▶ [Job]
From the line that includes "In this particular" to the last line of the records, inclusive, repeat each line exactly.

[Dataset records]
▽
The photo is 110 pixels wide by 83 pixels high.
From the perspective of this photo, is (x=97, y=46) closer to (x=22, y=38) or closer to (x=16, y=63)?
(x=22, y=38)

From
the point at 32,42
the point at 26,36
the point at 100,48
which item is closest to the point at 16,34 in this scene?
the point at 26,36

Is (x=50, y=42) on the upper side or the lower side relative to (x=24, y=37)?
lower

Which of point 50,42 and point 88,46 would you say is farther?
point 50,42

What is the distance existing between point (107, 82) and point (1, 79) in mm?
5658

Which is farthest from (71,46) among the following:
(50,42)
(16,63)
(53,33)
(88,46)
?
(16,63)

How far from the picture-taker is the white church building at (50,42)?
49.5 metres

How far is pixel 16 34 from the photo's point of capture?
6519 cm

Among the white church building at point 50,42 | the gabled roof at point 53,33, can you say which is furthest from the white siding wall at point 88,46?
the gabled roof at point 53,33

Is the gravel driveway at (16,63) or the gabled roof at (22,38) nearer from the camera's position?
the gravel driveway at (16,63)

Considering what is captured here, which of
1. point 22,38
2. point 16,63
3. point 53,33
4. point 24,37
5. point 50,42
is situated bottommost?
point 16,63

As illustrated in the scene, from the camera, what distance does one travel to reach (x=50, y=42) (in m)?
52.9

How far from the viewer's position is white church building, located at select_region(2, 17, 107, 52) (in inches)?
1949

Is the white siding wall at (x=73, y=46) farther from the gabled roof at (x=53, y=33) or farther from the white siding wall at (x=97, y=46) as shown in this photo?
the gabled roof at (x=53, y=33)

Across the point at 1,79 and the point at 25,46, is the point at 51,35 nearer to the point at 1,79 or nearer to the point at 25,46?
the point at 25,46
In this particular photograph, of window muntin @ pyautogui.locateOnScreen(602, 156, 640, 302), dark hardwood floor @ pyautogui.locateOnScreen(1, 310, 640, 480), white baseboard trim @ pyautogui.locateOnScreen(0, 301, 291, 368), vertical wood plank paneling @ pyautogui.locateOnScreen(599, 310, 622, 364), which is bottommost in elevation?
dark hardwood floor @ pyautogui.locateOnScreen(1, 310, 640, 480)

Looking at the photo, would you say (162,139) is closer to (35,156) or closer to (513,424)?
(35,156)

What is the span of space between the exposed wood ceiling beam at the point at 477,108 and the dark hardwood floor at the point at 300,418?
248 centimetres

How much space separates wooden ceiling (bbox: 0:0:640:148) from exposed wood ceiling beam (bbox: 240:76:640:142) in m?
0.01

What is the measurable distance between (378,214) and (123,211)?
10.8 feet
△
▶ [Result of the exercise]
In this particular photograph, of window muntin @ pyautogui.locateOnScreen(602, 156, 640, 302), dark hardwood floor @ pyautogui.locateOnScreen(1, 310, 640, 480), white baseboard trim @ pyautogui.locateOnScreen(0, 301, 291, 368), vertical wood plank paneling @ pyautogui.locateOnScreen(599, 310, 622, 364), which is bottommost in elevation?
dark hardwood floor @ pyautogui.locateOnScreen(1, 310, 640, 480)

Looking at the photo, would you say (162,139) is closer to (35,156) or closer to (513,424)?
(35,156)

What is the span of space between the exposed wood ceiling beam at the point at 477,108 and the dark hardwood floor at the point at 300,418?
248 centimetres

How much space separates wooden ceiling (bbox: 0:0:640:148) from exposed wood ceiling beam (bbox: 240:76:640:142) in m?
0.01

What is the measurable distance between (378,214) and (123,211)?
10.8 feet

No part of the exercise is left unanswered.